[Textauszug]
Der Inhalt unseres Berichtes erwuchs auch aus einer intensiven Zusammenarbeit mit namhaften afrikanischen Expertinnen und Experten, die mit uns in einer Anhörung und einer Reihe von Workshops ihre Vorstellungen der künftigen wirtschaftlichen Kooperation unserer beiden Weltregionen geteilt haben.
Mit diesem Bericht geben wir der Europäischen Union, aber auch der Afrikanischen Union und ihren Mitgliedstaaten heute eine klare Positionierung des Europaparlamentes an die Hand. Wir sprechen uns für eine Partnerschaft auf Augenhöhe aus und knüpfen damit direkt an die gemeinsame Abschlusserklärung des EU - AU Gipfels vom Februar dieses Jahres an. Richten wir unsere Prioritäten nun gemeinsam aus.
Wir müssen unsere Politiken - und insbesondere auch die Handelspolitik - der gemeinsamen Aufgabenstellung unterordnen, die UNO Nachhaltigkeitsziele bis zum Jahr 2030 zu erreichen.
Die Überwindung von Armut, die Prosperität des afrikanischen Kontinents, ist ein Eigeninteresse der Europäischen Union. Wir müssen daher zusammen Anstrengungen unternehmen, Wertschöpfungsketten innerhalb von Afrika aufzubauen. Dabei sollten wir auf moderne und umweltfreundliche Technologie setzen, um die Vision der AU von einer nachhaltigen Industrialisierung des Kontinents zu unterstützen.
Unser Bericht stellt klar, dass es primär um die Förderung des Handels innerhalb Afrikas gehen muss. Dieses Primat ist auch bei unserer Unterstützung für den Ausbau der Infrastruktur zu beachten. Der intra-afrikanische Handel benötigt Transportinfrastruktur, benötigt Kühlketten und Lagerhäuser, benötigt Kommunikationsnetze und Datenautobahnen. Treibende Kraft der wirtschaftlichen Transformation Afrikas sind die Frauen und die Jugend, die wir gezielt unterstützen sollten.
Der intra-afrikanische Handel benötigt auch Erleichterungen bei den Zöllen und Zollabfertigungen innerhalb des Kontinents. Vor diesem Hintergrund stellt sich das Europäische Parlament mit diesem Bericht auch hinter das afrikanische Projekt des kontinentalen Freihandelsgebietes AfCFTA. Dabei haben wir Respekt vor den Ambitionen des Projekts, zu denen uns Generalsekretär Wamkele Mene versicherte, dass man Nachhaltigkeit und ordentlich bezahlte Arbeitsplätze schaffen und unter anderem sogar die Freizügigkeit für Personen in Afrika einführen möchte und damit weit über ein normales Handelsabkommen hinausgehen will.

[Zu lösende Aufgaben]
A) Wen nennt der Textauszug als treibende Kraft der wirtschaftlichen Transformation Afrikas?
B) Bitte zähle alles auf, was der intra-afrikanische Handel laut dem Satz „Der intra-afrikanische Handel benötigt Transportinfrastruktur, benötigt Kühlketten und Lagerhäuser, benötigt Kommunikationsnetze und Datenautobahnen.“ im Textauszug benötigt.
C) Übersetze diesen Satz aus dem Textauszug ins Englische: „Die Überwindung von Armut, die Prosperität des afrikanischen Kontinents, ist ein Eigeninteresse der Europäischen Union.“
Die Einträge sind eigenständiges Material und gehören nicht zum Textauszug.

[Bereitgestellte Einträge]
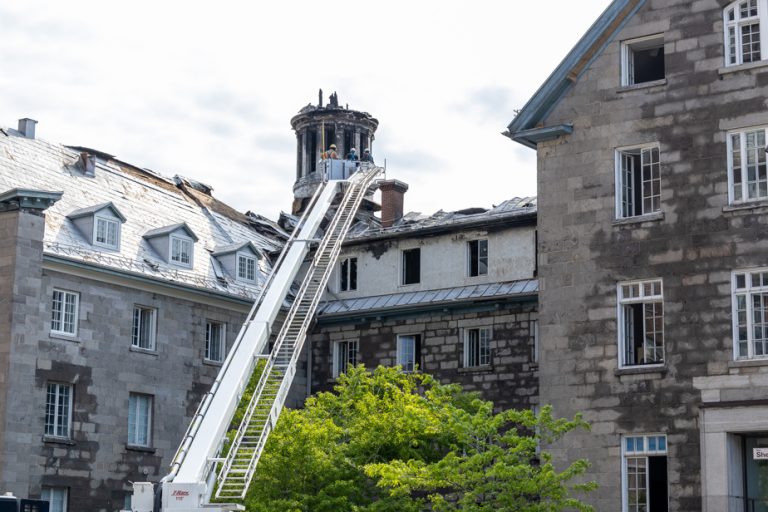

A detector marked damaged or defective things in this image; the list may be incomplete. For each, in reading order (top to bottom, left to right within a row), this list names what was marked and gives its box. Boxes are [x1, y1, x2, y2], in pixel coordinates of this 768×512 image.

broken window [724, 0, 764, 66]
broken window [620, 34, 664, 86]
broken window [616, 144, 660, 218]
broken window [728, 126, 764, 202]
fire damaged roof [0, 125, 284, 300]
fire damaged roof [344, 196, 536, 244]
broken window [340, 258, 356, 290]
broken window [402, 247, 420, 284]
fire damaged roof [316, 276, 536, 320]
broken window [468, 239, 486, 276]
broken window [132, 306, 156, 350]
broken window [204, 322, 225, 362]
broken window [328, 338, 356, 378]
broken window [396, 334, 420, 370]
broken window [464, 326, 488, 366]
broken window [616, 280, 664, 368]
broken window [44, 382, 71, 438]
broken window [128, 394, 152, 446]
broken window [620, 436, 668, 512]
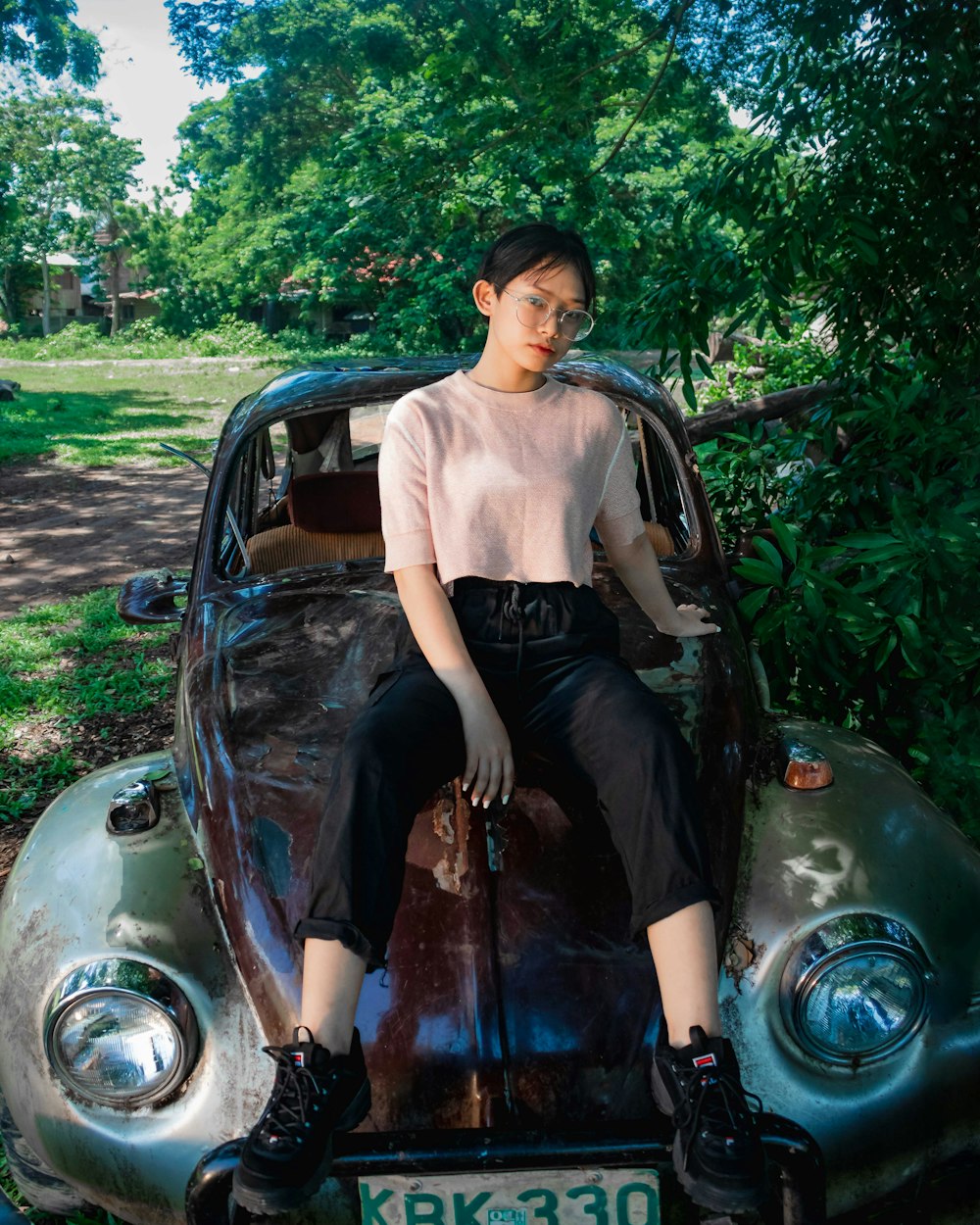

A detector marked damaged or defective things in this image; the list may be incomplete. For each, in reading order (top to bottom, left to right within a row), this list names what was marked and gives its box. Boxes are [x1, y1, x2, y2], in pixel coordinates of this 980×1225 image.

rusted car [1, 358, 980, 1225]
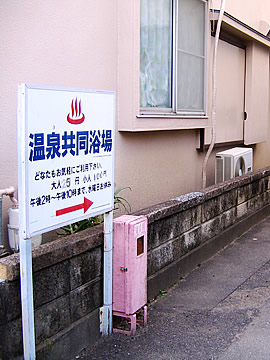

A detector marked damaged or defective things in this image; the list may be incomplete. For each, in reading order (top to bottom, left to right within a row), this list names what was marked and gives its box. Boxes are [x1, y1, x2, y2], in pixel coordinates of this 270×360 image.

[Ergebnisse je Aufgabe]
A) Die Frauen und die Jugend.

B)
- Transportinfrastruktur
- Kühlketten
- Lagerhäuser
- Kommunikationsnetze
- Datenautobahnen

C) Overcoming poverty, the prosperity of the African continent, is in the European Union's own interest.